Problem related to the ring $\mathbb Z[\sqrt{d}]$

Question

Let $d \in \mathbb Z$ and let $\sqrt{d} \in \mathbb C$ be a square root of $d$. Consider the subring of $\mathbb C$, $$\mathbb Z[{d}]=\{a+b\sqrt{d}: a,b \in \mathbb Z \}$$ and we define the norm of an element in $\mathbb Z[\sqrt{d}]$ by $N(a+b\sqrt{d})=a^2-db^2$.

Prove the following:

1) $z \in \mathbb Z[\sqrt{d}]$ is a unit if and only if $N(z)=\pm1$.

2) The ring $\mathbb Z[\sqrt{d}]$ is prefactorial, i.e., every non zero element which is not a unit can be written as product of irreducible elements.

I'll write what I could do:

1) Suppose $N(z)=\pm 1$, where $z=a+b\sqrt{d}$. Then $(a+b\sqrt{d})\dfrac{a-b\sqrt{d}}{a^2-b^2d}=1$, so the candidate for $z^{-1}$ is $\dfrac{a-b\sqrt{d}}{a^2-b^2d}$. From here it is clear that if $N(z)=\pm 1 \implies z^{-1} \in Z[\sqrt{d}]$. I couldn't prove the other implication.

I don't know what to do in 2), I would appreciate suggestions.

Answer 1

The proof for 2) is very similar to the analogous theorem in $\mathbb{Z}$. Consider the set $S= \{x \mid x\text{ cannot be written as a product of irreducibles}\}$. Suppose the set is non-empty and notice that $\{|N(x)| \mid x\in S\}$ is a subset of $\mathbb{N}$ so you can use the Well-Ordering princple to choose a least element. Note that the least element that you pick can factor into two numbers that are strictly less than it (otherwise it would not be in the set).

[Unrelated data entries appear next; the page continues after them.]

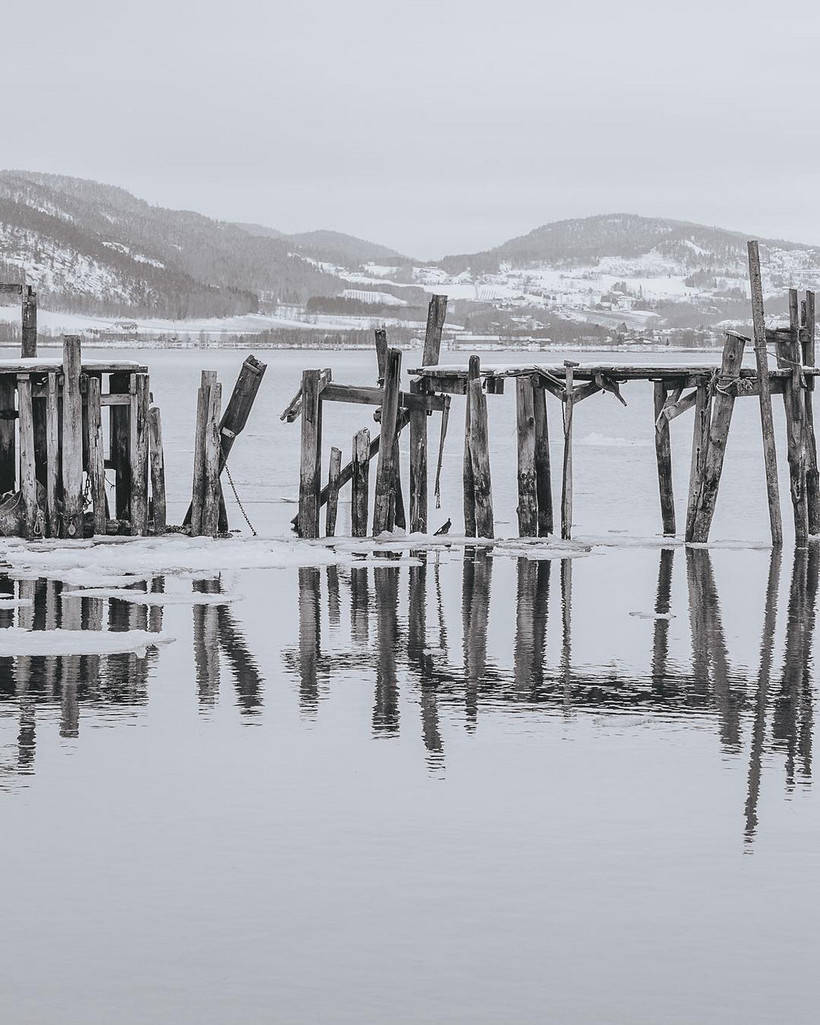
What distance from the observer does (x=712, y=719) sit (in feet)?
36.4

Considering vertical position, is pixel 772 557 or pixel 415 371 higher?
pixel 415 371

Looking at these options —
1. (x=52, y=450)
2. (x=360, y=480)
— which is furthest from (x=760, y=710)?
(x=52, y=450)

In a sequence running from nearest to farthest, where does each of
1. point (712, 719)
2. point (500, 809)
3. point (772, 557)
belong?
1. point (500, 809)
2. point (712, 719)
3. point (772, 557)

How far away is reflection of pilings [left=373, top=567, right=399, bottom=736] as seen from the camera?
1109cm

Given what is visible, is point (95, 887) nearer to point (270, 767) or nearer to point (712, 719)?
point (270, 767)

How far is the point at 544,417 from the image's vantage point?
2228 centimetres

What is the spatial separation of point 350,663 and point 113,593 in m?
4.30

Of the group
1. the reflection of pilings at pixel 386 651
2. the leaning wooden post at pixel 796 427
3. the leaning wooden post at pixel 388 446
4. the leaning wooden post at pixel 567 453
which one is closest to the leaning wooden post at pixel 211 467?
the leaning wooden post at pixel 388 446

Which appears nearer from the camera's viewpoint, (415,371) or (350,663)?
(350,663)

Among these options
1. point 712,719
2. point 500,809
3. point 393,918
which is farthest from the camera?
point 712,719

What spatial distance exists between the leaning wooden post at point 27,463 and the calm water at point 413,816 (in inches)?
171

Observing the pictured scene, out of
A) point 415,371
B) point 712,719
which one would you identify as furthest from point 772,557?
point 712,719

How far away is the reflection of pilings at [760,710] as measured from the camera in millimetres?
9016

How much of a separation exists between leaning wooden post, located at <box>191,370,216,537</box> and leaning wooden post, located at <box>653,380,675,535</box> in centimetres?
632
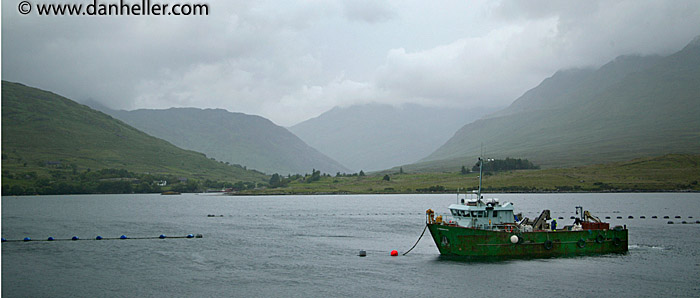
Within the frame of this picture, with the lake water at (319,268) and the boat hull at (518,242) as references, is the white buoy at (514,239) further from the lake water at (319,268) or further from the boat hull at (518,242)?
the lake water at (319,268)

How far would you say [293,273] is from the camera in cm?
6159

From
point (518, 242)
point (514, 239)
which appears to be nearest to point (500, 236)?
point (514, 239)

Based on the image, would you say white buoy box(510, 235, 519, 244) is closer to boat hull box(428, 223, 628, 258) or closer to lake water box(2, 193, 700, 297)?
boat hull box(428, 223, 628, 258)

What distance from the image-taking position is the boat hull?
62406 millimetres

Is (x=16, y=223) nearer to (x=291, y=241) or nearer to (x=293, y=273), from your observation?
(x=291, y=241)

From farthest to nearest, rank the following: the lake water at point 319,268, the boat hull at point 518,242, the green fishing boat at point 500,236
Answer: the green fishing boat at point 500,236 → the boat hull at point 518,242 → the lake water at point 319,268

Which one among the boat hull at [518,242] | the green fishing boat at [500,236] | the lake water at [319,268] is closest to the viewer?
the lake water at [319,268]

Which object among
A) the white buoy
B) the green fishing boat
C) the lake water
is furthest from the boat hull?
the lake water

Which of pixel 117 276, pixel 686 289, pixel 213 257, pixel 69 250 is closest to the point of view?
pixel 686 289

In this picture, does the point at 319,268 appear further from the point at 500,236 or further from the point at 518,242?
the point at 518,242

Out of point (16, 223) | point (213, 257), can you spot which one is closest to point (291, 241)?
point (213, 257)

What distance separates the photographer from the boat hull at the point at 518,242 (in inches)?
2457

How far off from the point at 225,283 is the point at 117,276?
42.8ft

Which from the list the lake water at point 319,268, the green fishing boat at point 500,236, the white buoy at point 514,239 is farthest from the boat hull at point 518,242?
the lake water at point 319,268
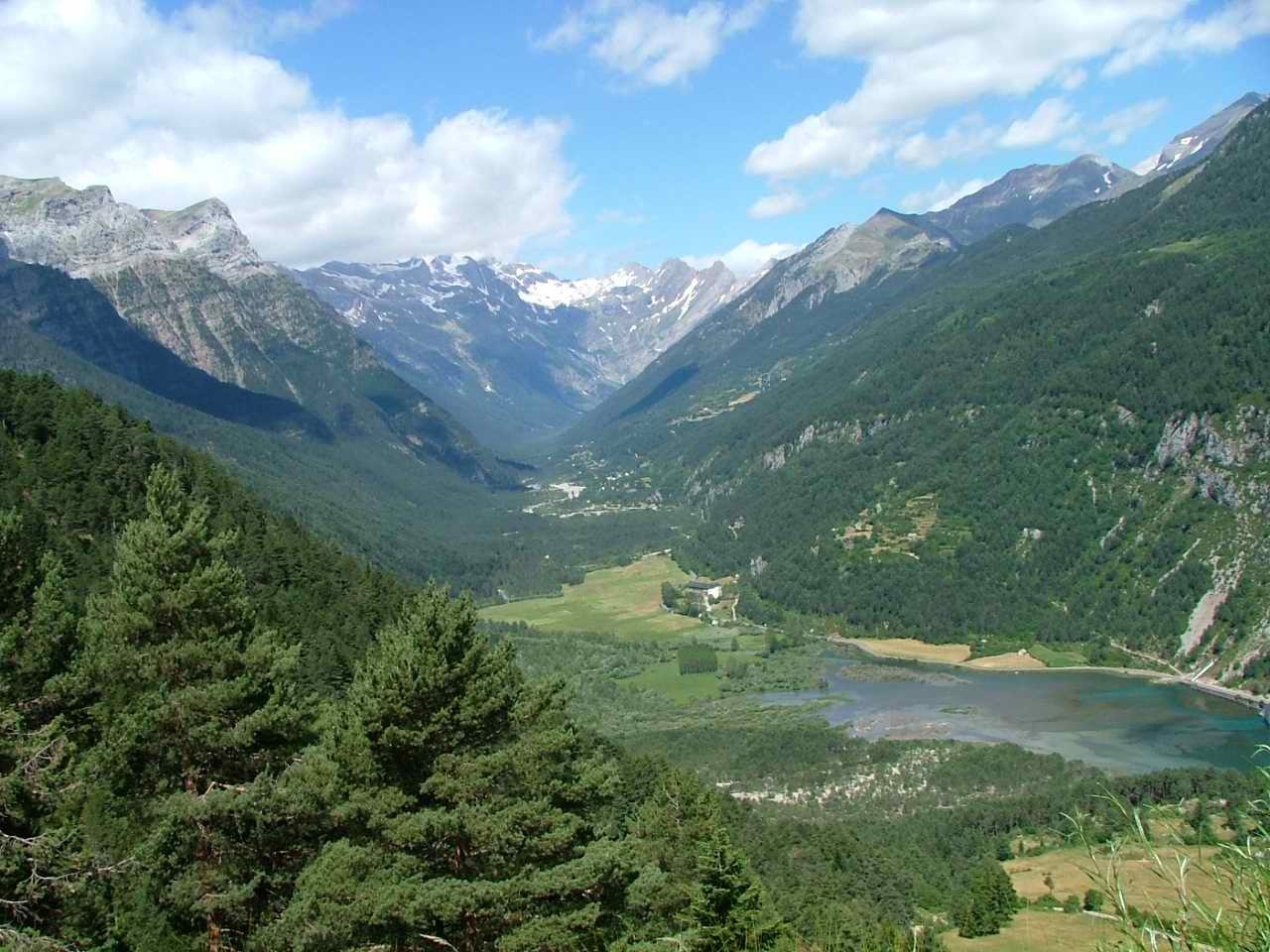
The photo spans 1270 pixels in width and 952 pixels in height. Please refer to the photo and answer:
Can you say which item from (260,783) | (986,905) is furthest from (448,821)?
(986,905)

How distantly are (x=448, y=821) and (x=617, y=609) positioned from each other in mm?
Result: 127161

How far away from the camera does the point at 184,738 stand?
58.9ft

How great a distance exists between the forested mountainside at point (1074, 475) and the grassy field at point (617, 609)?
1107cm

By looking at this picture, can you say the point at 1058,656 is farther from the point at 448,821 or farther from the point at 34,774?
the point at 34,774

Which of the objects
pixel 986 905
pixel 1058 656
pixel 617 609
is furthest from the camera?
pixel 617 609

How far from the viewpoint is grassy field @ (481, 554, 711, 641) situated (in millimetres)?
130000

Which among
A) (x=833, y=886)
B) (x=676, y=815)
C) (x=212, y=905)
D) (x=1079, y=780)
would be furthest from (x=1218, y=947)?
(x=1079, y=780)

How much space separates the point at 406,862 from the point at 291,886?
3.00 m

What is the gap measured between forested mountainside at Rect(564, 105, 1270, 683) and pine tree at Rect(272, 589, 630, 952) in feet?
320

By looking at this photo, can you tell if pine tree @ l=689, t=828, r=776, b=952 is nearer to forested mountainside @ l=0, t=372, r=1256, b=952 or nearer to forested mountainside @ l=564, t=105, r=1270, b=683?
forested mountainside @ l=0, t=372, r=1256, b=952

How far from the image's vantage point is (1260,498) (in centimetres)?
11288

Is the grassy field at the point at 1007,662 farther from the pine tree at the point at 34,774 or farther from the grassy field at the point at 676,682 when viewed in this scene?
the pine tree at the point at 34,774

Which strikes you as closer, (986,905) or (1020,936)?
(1020,936)

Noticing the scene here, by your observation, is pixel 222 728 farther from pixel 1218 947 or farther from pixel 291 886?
pixel 1218 947
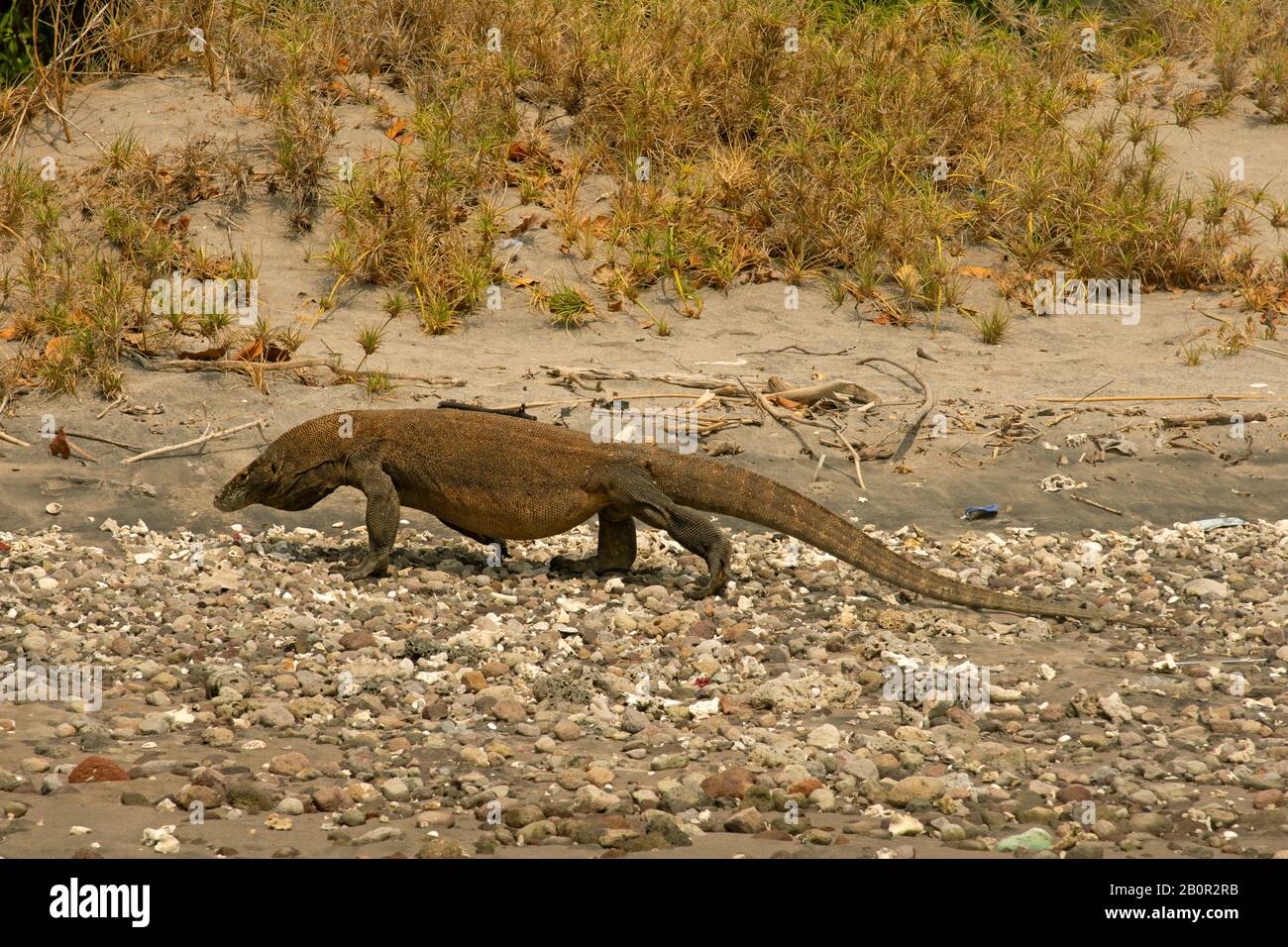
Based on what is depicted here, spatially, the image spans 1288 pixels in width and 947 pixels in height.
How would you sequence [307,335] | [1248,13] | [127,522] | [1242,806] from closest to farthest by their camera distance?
[1242,806]
[127,522]
[307,335]
[1248,13]

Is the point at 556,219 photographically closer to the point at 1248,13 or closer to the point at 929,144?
the point at 929,144

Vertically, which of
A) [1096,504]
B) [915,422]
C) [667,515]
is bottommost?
[1096,504]

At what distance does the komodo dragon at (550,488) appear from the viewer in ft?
19.7

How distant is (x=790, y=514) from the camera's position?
19.8 ft

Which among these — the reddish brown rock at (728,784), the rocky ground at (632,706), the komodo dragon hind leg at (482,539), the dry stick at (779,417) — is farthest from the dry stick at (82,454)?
the reddish brown rock at (728,784)

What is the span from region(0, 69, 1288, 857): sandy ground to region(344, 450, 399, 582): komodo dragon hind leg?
14 cm

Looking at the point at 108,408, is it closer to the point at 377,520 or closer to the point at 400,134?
the point at 377,520

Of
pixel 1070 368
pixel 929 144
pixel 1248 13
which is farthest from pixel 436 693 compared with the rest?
pixel 1248 13

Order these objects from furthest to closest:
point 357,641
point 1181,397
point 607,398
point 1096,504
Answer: point 1181,397 → point 607,398 → point 1096,504 → point 357,641

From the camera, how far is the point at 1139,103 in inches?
472

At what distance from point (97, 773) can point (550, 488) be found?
249 centimetres

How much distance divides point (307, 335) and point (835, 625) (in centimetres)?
452

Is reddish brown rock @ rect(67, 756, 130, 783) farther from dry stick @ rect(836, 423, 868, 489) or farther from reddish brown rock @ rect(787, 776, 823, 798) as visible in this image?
dry stick @ rect(836, 423, 868, 489)

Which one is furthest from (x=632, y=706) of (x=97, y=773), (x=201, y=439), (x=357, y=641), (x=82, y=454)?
(x=82, y=454)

Can you find the contradiction from there?

Answer 2

Observe or show, as noted in a comment, that $N(\cdot)$ is compatible with multiplication (you can do this "by hand" or better using properties of complex numbers you know) and that $N(z)$ is always an integer.

Then for 1. you can show that if $z$ is invertible, then $N(z)$ must be invertible (in the integers).

For 2. you could proceed by induction on $N(z)$ or establish a link between product decompositions of $z$ and $N(z)$.